July 3, 2019

Creative Disruption: How AI Fuels Data-Driven Creativity

Personalization in the banking sector in 1960 meant a teller in a branch knew your individual needs and how to communicate with you to optimize your experience. Maybe you’re a conservative investor looking for a one year CD or government bond? Your personal banker would hand you a glossy brochure and unconsciously use language that appealed to safety and security in a sit-down, one-to-one interaction inside a branch. 

How times have changed.

Fast forward 50 years and personalized marketing is now digital and looks completely different in today’s world of chatbots and algorithms. Digital tools are the new personalization engines tasked with knowing, and fulfilling, a person’s needs and wants across their individual buying journey, not just in financial services but in retail, technology and every other industry. 

For CMOs who need to deliver growth and show the bottom line impact of their marketing creative, the challenge lies in how to use the data all these tools collect to develop creative and customer experiences that drive business results. Marketing creative now needs to be personalized and scaled across millions of touchpoints. The days of brochures and batch and blast marketing are over.

That’s where AI comes into play, said Van Diamandakis and guest speaker Thomas Husson in a recent webinar titled Creative Disruption: How AI Powers Data-Driven Creative for Better Results. Diamandakis and Husson, VP at Forrester, challenged attendees to think about personalized creative – based on thousands of data points of observed behavior, not guesswork — in a new way: What if we knew exactly how to communicate to millions of people one-to-one across channels, understand the right product offering, the right call to action, and the right emotional appeal to make every ad, every landing page, every text and email feel more authentic, personal and human again? 

Below are three key takeaways to help CMOs leverage AI and power better creative that delivers personalized and human marketing at scale.

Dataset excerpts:

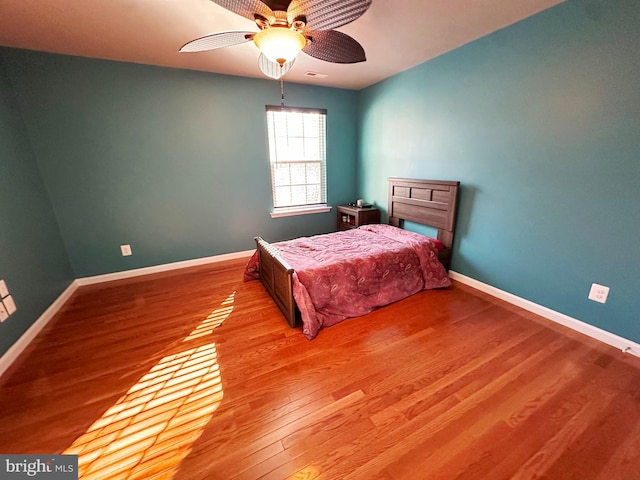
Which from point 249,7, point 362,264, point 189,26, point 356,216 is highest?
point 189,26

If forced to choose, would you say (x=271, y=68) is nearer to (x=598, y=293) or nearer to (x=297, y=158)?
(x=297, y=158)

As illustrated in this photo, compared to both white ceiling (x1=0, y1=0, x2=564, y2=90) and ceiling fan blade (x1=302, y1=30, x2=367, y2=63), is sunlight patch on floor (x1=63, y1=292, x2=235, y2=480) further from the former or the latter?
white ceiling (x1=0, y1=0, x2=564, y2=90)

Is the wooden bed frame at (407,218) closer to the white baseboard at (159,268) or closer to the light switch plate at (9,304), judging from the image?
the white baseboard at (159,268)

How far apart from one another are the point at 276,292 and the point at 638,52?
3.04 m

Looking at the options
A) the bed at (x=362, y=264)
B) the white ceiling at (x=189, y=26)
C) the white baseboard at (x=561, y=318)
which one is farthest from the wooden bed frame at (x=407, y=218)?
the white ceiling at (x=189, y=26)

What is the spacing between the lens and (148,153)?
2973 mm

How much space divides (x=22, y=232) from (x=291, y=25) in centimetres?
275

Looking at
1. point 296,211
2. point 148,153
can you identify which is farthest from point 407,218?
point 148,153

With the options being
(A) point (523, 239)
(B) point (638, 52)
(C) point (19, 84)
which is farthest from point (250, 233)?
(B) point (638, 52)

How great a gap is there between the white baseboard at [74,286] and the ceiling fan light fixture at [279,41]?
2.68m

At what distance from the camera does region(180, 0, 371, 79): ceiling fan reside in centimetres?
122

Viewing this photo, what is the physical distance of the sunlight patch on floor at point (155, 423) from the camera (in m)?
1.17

## Task brief
Answer these questions using the article on AI and data-driven creativity:
(a) What did the personal banker of 1960 hand a conservative investor?
(b) What position does Thomas Husson hold?
(c) How many key takeaways for CMOs does the article say it offers?

## Task response
(a) A glossy brochure
(b) VP at Forrester
(c) Three